▶ _Work request_: Copy all records exactly; omit pictures.

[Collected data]
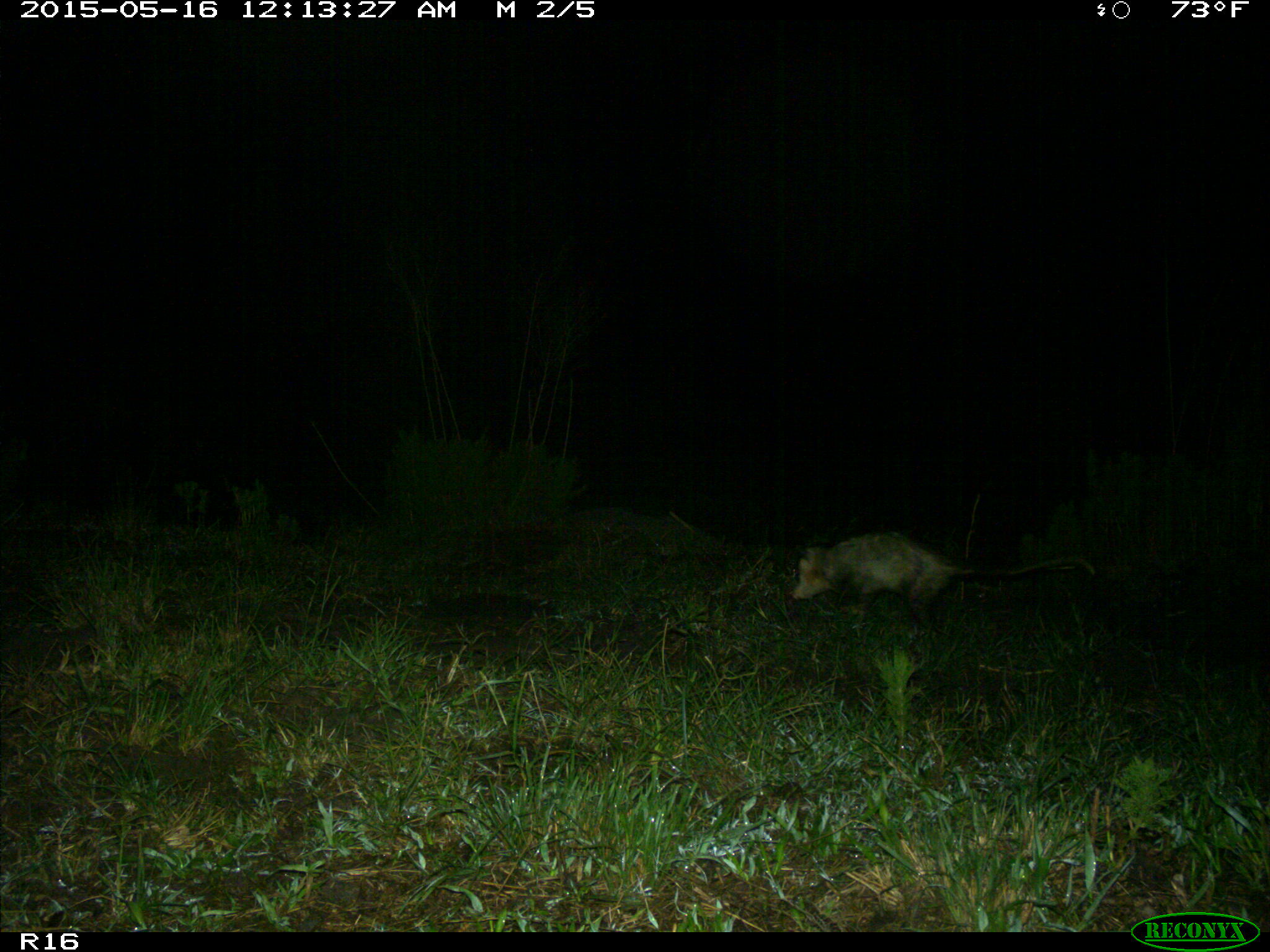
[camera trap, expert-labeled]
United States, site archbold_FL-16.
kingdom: Animalia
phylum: Chordata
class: Mammalia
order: Didelphimorphia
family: Didelphidae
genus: Didelphis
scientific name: Didelphis virginiana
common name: virginia opossum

▶ _Answer to this task_:
[camera trap, expert-labeled]
United States, site archbold_FL-16.
kingdom: Animalia
phylum: Chordata
class: Mammalia
order: Didelphimorphia
family: Didelphidae
genus: Didelphis
scientific name: Didelphis virginiana
common name: virginia opossum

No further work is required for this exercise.